A ground vibration test (GVT) on the prototype of a new aircraft is often regarded as necessary to update the mathematical model of the aircraft in order to make reliable flutter predictions for flight tests. Due to very high development costs for such aircraft, the goal is to strive for a significantly shorter testing time by simultaneously increasing the amount and quality of the test data. In the past, the duration of such GVTs was reduced significantly due to the combined application of the phase resonance method (sine-dwell) and phase separation techniques instead of using only the time consuming phase resonance method for modal identification (extraction of mode shapes, frequencies and damping parameters). This switch in test philosophy, including the application of a sufficient amount of equipment, caused a reduction in testing time of large aircraft by 1/3. Nowadays, the application of the common GVT strategy is more or less a standard process, depending on the size of the investigated structure. Nevertheless, the scope of requirements of the aircraft manufacturers regarding the test program has increased in the last years in order to cover new issues like passenger comfort, fan-blade-off (wind-milling) or aero-servo-elasticity within the same time-window as for the modal identification topic during past GVTs.

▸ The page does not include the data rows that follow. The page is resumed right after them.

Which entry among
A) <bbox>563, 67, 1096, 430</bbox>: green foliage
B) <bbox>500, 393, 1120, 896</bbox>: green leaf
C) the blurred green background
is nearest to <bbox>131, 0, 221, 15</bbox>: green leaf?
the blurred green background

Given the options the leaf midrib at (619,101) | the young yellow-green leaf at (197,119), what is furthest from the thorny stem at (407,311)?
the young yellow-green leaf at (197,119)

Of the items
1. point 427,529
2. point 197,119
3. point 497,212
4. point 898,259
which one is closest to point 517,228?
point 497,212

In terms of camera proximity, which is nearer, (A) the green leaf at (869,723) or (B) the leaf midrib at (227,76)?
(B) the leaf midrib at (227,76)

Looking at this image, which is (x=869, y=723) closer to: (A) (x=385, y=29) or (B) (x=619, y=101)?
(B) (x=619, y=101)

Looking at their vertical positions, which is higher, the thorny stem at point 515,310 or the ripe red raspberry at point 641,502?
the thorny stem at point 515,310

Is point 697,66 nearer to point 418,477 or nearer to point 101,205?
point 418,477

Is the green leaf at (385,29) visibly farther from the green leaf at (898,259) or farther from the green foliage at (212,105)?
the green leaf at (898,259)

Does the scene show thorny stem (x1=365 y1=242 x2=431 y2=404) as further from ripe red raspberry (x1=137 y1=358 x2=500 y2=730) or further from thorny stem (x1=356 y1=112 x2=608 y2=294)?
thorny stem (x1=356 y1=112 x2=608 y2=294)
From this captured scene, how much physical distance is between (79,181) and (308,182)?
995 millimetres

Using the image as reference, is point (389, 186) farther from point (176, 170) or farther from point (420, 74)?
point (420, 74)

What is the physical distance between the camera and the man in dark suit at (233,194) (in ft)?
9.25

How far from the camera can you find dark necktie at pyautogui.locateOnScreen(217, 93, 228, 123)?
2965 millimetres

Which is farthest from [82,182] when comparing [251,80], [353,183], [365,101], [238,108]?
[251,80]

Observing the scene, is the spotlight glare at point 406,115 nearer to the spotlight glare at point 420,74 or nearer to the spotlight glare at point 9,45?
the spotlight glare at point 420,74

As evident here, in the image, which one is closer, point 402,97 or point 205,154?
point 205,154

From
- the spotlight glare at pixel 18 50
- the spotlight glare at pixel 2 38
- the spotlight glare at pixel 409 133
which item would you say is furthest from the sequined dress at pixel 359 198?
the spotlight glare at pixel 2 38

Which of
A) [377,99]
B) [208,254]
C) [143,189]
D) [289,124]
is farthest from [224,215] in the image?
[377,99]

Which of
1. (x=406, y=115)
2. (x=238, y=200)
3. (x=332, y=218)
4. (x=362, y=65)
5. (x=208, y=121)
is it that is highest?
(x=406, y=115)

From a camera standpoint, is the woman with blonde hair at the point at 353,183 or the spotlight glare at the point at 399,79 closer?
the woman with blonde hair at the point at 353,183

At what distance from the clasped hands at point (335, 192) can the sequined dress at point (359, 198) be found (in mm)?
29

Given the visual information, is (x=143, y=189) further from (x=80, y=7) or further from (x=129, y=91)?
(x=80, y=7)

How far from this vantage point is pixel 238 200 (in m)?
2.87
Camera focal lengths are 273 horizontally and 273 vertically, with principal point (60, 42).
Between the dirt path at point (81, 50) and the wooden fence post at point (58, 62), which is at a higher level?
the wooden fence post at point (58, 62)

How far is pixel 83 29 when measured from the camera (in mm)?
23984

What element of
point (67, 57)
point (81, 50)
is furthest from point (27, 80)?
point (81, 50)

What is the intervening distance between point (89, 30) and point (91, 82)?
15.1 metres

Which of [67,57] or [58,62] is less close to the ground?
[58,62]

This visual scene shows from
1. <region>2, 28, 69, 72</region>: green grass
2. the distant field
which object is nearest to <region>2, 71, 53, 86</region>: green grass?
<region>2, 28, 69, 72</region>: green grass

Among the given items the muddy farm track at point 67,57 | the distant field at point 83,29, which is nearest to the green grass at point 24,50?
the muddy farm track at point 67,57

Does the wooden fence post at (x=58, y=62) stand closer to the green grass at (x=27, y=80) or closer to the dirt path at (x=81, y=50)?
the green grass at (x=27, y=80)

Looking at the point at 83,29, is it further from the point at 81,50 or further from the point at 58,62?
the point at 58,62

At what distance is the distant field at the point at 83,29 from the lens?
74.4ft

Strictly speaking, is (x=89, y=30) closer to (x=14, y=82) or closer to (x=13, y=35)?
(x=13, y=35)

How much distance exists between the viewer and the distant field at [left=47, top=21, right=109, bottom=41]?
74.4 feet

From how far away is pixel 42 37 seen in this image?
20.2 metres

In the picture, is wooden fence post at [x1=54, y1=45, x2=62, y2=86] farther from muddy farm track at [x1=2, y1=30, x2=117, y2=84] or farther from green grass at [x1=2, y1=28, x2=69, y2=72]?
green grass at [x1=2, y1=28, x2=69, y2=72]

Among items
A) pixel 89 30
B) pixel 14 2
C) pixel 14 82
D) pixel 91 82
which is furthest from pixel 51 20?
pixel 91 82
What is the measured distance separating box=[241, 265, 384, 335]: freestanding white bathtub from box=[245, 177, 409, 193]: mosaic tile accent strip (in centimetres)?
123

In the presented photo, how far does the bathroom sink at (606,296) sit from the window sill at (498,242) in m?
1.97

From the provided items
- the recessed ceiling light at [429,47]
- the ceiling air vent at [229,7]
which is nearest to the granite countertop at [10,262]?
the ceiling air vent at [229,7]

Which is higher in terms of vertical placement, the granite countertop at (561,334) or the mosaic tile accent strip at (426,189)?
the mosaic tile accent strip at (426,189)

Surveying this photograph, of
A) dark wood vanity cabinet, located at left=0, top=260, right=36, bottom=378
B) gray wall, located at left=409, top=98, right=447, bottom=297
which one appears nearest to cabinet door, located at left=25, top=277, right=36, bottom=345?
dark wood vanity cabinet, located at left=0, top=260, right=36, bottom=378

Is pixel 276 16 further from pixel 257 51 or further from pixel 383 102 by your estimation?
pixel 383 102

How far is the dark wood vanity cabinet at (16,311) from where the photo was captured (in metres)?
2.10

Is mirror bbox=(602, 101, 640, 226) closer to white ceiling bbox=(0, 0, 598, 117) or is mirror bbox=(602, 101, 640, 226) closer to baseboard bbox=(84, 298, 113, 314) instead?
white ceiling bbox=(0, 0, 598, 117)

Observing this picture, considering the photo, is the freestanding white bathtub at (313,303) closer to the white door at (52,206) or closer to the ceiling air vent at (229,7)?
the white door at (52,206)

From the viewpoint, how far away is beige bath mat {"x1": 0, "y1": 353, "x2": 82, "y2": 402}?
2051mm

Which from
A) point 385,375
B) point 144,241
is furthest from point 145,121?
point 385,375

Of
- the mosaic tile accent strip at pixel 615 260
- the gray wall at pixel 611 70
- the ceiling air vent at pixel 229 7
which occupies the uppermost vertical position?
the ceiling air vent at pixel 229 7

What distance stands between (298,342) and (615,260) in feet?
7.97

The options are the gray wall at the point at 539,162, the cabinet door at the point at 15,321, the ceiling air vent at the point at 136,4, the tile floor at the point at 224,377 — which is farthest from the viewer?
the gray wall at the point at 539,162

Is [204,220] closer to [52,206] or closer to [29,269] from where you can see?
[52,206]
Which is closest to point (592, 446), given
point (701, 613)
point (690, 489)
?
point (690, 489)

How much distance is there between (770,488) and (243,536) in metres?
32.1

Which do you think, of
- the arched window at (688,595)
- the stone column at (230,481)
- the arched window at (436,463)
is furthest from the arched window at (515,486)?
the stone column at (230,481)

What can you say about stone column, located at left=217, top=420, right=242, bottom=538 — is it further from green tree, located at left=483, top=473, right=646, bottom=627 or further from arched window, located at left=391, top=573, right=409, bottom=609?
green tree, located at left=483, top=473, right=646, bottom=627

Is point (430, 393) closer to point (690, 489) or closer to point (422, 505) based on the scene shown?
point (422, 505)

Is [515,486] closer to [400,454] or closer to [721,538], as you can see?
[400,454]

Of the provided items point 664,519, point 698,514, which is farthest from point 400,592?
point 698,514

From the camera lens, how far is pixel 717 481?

Mid-term improvements are continuously achieved due to test strategy improvements or enhanced soft- and hardware developments. However, a great leap with respect to test time reduction, quality enhancement and cost efficiency can only be made if the complete aeroelastics process is taken into account. Thus, it must be scrutinized if the classical GVT will play the same role in the future within the aeroelastics process as nowadays or if equivalent data required for aircraft certification can also be gained from other tests which are performed anyway during aircraft development. In this paper the advanced GVT strategy of the transnational ONERA and DLR team is presented. After that, midterm improvements are shown which are related directly to the test strategy issue. A vision with respect to ground vibration testing in the future, which will have a significant effect on the complete aeroelastics process, is discussed and will complete this publication.